Work task A: According to the climate advocacy page, what three things do the bills that Mass Audubon backs do?
Work task B: Carry the climate advocacy page forward from its final sentence with a few more sentences in the same style.
------ Supplied text ------
Support Climate Advocacy |
In order to achieve carbon neutrality in Massachusetts by 2050, we need your support to enact urgent climate policy that reduces our excess greenhouse gas emissions.
Anyone can be a climate advocate! Here's how you can help.
Download our Climate Advocacy Primer >
Mass Audubon identifies key climate legislation every year that we advocate for at the state and federal levels. These bills conserve our wildlife, protect our communities, and tackle excess greenhouse gas emissions.
Learn more about these priorities and then visit our Action Center to send letters to your legislators.
Our energy usage burns fossil fuels that emit greenhouse gasses into the atmosphere. When you Make the Switch, Mass Audubon's partner, Green Energy Consumers Alliance, matches your electricity use with local green power energy.
That means they bring power from wind, solar, and other renewable sources to the collective grid on your behalf—all without changing your regular utility company.
------ Dataset extract ------
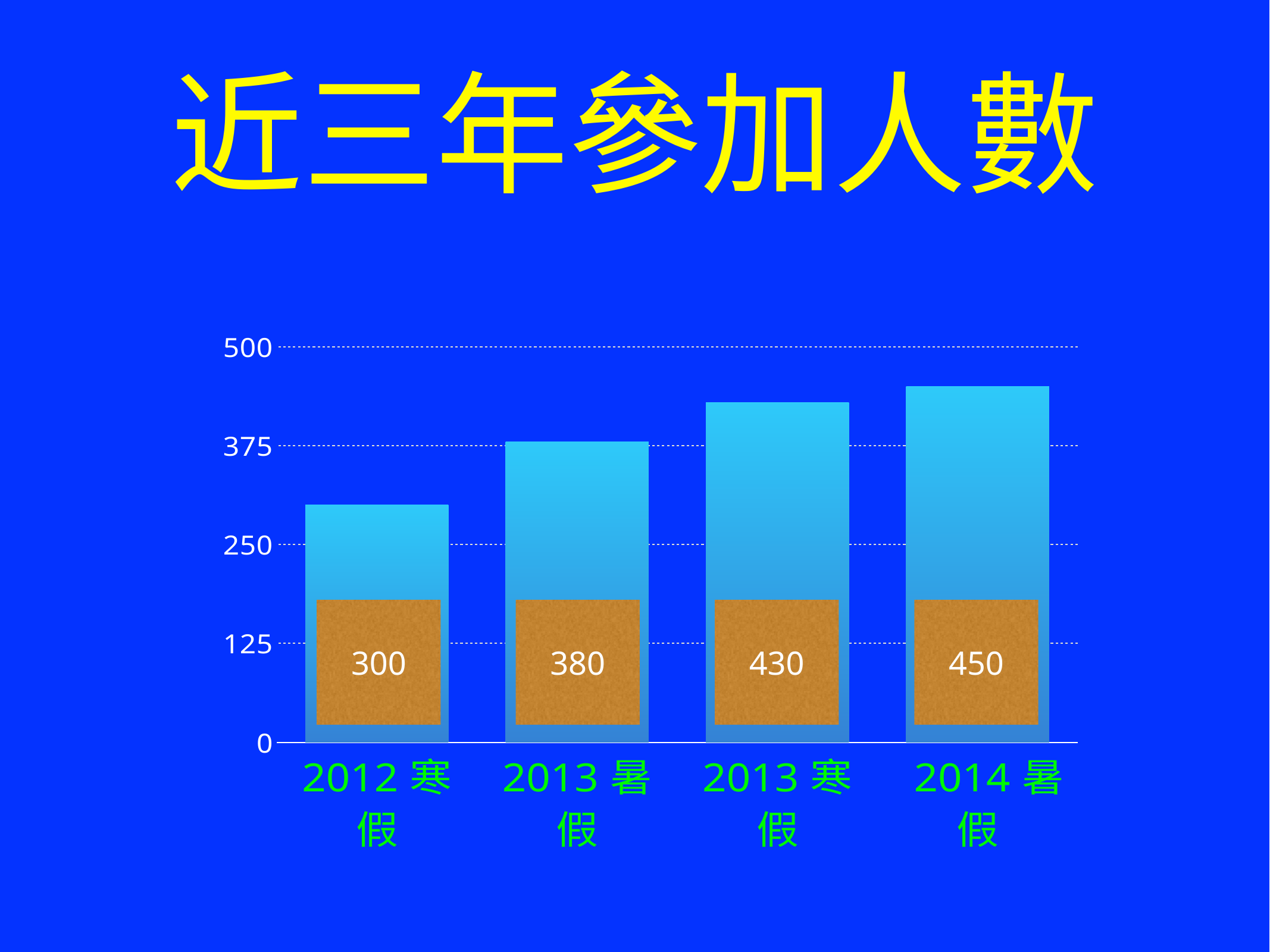
How many categories are shown on the x axis? 4 What is the value for 2014 暑假? 450 Which category has the lowest value? 2012 寒假 Which is larger, the value for 2013 暑假 or the value for 2013 寒假? 2013 寒假 What kind of chart is shown on the slide? bar chart What is the difference between the values for 2013 寒假 and 2013 暑假? 50 Which category has the highest value? 2014 暑假 What is the difference between the values for 2014 暑假 and 2012 寒假? 150 What is the value for 2013 寒假? 430 What is the value for 2013 暑假? 380 What is the value for 2012 寒假? 300 Do the values rise or fall from left to right along the x axis? rise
------
Final answer A: They conserve our wildlife, protect our communities, and tackle excess greenhouse gas emissions.

Final answer B:
Massachusetts allows a city or town to choose its electricity supplier, also known as municipal aggregation. Green Municipal Aggregation adds more renewable energy choices to residential electricity and helps green the grid, reducing greenhouse gas emissions.
Mass Audubon's partner, Green Energy Consumers Alliance, has more information on the process and the Metropolitan Area Planning Council has a toolkit for implementation.
First, find out if your municipality is participating. If it's not, contact your municipality to start the process. If your community is already participating, be sure you are enrolled in the program and have "opted up" to the highest percentage of green power offered by contacting your electricity supplier.
Mass Audubon supports the state's MVP program, which provides support for communities across Massacusetts to consider local strengths and vulnerabilities to climate change and prioritize actions to create a safer and more resilient future.
Find out if your community is already certified as an MVP community. If it is, find out who’s leading local MVP actions by contacting a regional coordinator for information on your municipality's MVP Plan. Then, reach out to this representative with your climate action ideas.
If your community is not already MVP certified, contact your municipality to start the process.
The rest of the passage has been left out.